* Information
---+---
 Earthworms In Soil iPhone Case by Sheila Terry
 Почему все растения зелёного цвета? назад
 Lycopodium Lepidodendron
---+---
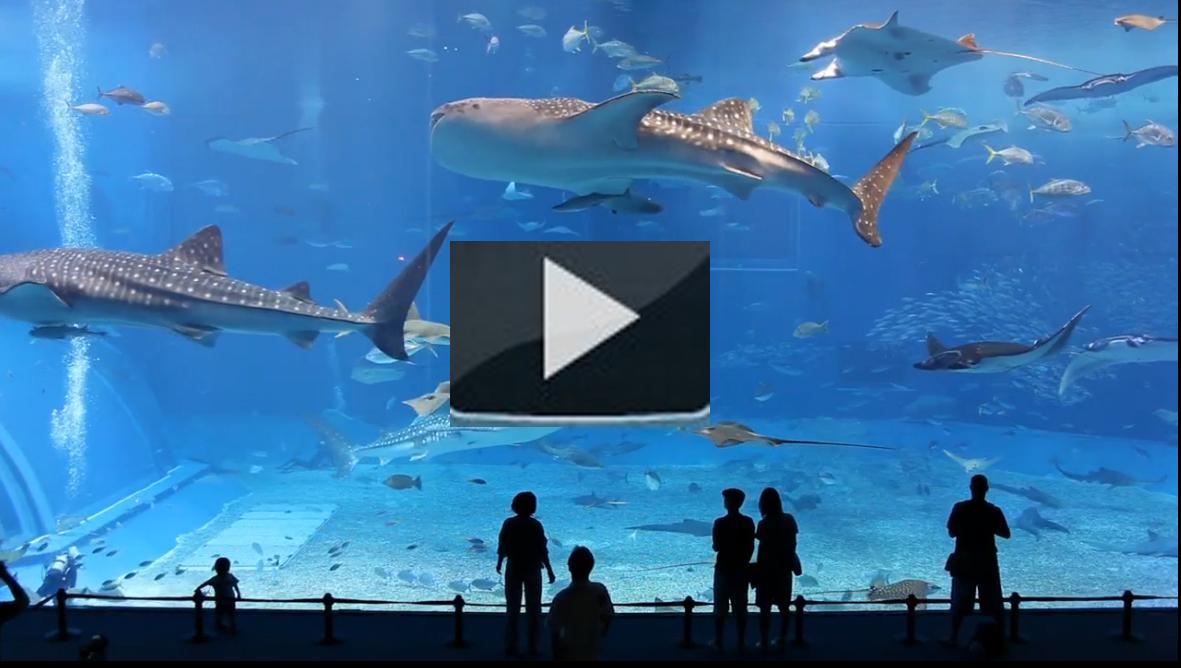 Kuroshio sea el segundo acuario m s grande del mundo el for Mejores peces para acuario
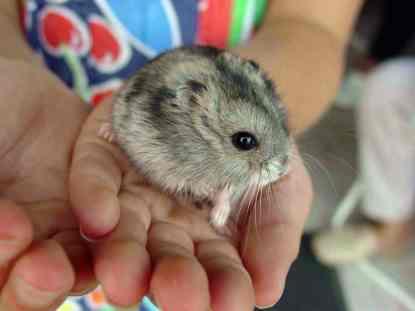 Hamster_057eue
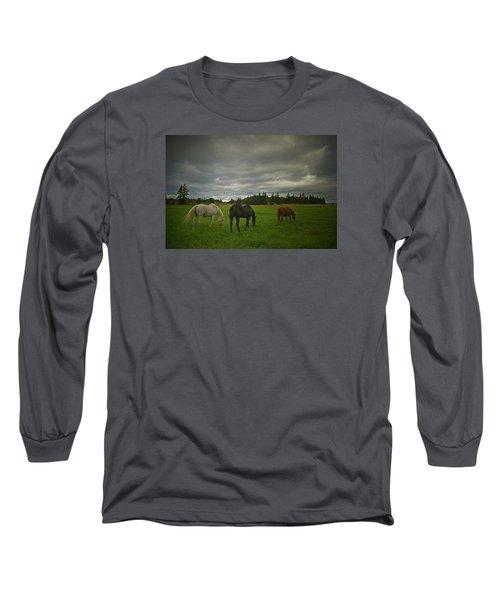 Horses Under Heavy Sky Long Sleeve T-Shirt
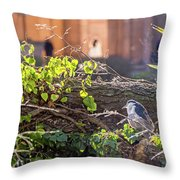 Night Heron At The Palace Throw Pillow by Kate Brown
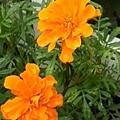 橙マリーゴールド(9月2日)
---+---
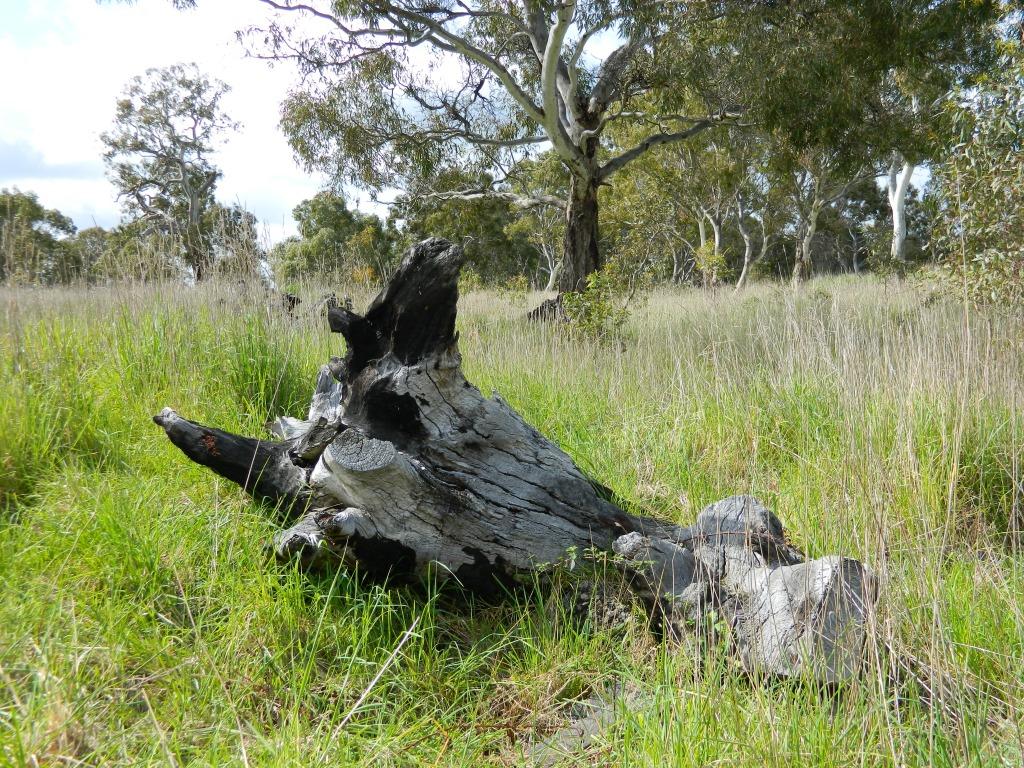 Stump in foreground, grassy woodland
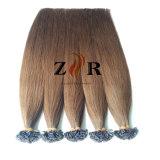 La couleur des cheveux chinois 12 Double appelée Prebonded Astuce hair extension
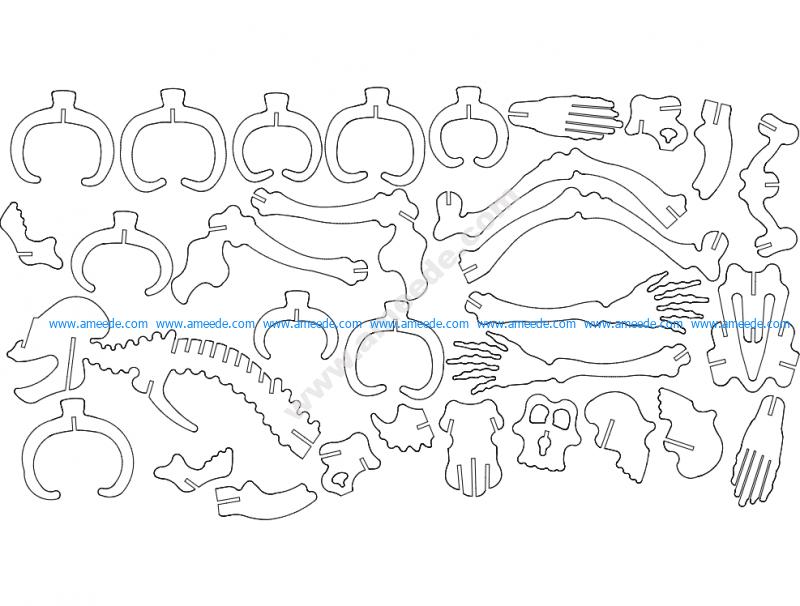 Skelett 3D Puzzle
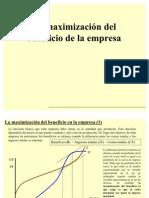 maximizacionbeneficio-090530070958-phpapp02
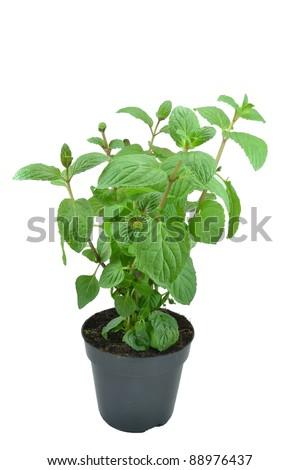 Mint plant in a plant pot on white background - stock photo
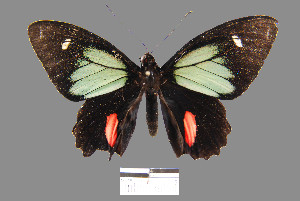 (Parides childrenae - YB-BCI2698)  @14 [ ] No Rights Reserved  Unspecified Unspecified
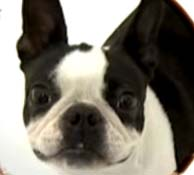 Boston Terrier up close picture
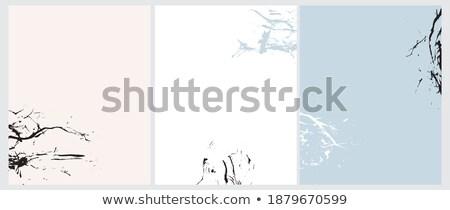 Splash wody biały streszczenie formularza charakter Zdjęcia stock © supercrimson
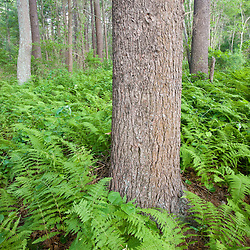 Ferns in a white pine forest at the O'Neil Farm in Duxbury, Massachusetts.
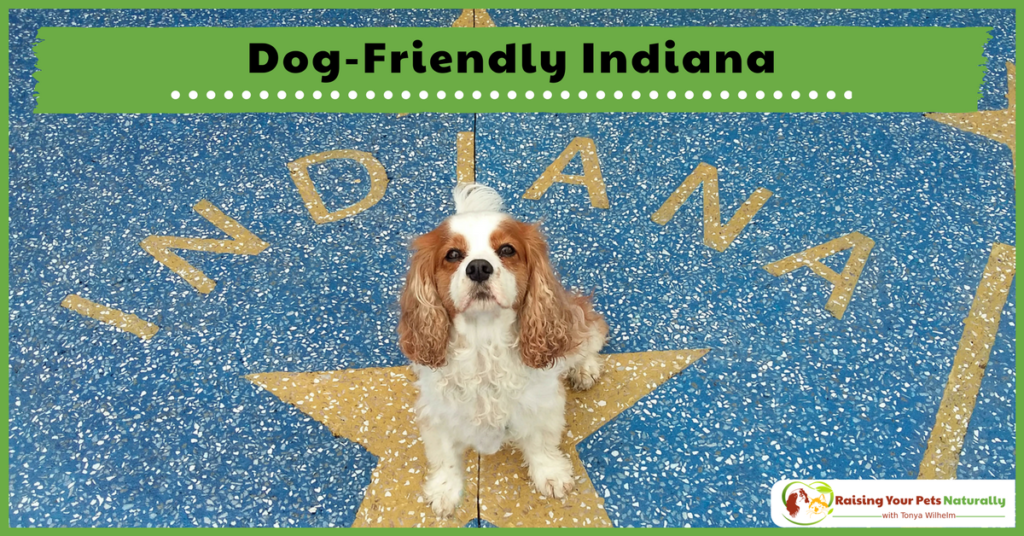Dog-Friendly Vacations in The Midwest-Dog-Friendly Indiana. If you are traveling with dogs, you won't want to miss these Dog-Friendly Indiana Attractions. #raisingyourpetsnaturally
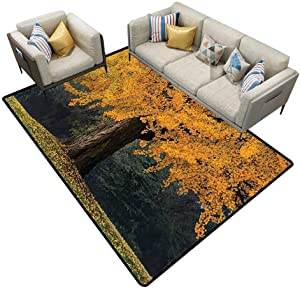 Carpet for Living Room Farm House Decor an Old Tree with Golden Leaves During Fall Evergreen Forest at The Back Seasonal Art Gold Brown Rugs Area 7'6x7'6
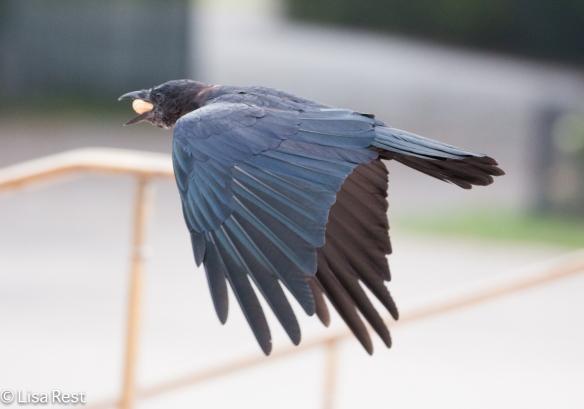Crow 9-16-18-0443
---+---
* Goal of the exercise
Reproduce exactly, with no pictures, the lines above from the one holding "Mint plant in" to the one holding "Dog-Friendly Vacations in", inclusive.

* Solution to the problem
 Mint plant in a plant pot on white background - stock photo
 (Parides childrenae - YB-BCI2698)  @14 [ ] No Rights Reserved  Unspecified Unspecified
 Boston Terrier up close picture
 Splash wody biały streszczenie formularza charakter Zdjęcia stock © supercrimson
 Ferns in a white pine forest at the O'Neil Farm in Duxbury, Massachusetts.
Dog-Friendly Vacations in The Midwest-Dog-Friendly Indiana. If you are traveling with dogs, you won't want to miss these Dog-Friendly Indiana Attractions. #raisingyourpetsnaturally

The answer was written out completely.